## What the task asks:
Your task is to gather the lines below that hold the string "couleur".

## Record extracts:
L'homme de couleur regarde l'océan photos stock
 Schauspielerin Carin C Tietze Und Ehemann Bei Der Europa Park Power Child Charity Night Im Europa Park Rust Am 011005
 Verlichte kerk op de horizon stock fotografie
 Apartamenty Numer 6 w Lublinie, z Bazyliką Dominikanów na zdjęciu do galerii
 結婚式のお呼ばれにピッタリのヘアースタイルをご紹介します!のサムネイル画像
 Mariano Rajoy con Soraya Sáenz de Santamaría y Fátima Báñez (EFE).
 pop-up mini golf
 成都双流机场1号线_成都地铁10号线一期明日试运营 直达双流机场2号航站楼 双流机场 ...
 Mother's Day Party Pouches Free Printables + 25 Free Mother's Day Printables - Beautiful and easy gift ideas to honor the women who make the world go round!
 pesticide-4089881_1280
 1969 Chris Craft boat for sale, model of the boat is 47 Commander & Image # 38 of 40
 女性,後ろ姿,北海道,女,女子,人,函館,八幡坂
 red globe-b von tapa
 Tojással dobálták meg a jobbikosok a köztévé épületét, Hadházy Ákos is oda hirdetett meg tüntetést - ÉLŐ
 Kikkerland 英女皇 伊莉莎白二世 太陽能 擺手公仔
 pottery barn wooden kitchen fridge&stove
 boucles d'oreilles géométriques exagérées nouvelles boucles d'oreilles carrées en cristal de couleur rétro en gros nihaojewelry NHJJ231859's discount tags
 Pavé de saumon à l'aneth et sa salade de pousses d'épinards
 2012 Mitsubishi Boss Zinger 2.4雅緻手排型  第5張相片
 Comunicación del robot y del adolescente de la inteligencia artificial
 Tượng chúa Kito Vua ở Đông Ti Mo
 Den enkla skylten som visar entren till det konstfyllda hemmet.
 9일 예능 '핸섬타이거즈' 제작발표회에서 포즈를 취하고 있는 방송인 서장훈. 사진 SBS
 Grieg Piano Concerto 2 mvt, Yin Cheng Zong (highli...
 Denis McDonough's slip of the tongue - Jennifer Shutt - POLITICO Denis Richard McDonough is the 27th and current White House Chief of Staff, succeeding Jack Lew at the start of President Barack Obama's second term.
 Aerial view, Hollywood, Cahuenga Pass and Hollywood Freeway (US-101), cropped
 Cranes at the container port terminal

## Completed exercise:
L'homme de couleur regarde l'océan photos stock
 boucles d'oreilles géométriques exagérées nouvelles boucles d'oreilles carrées en cristal de couleur rétro en gros nihaojewelry NHJJ231859's discount tags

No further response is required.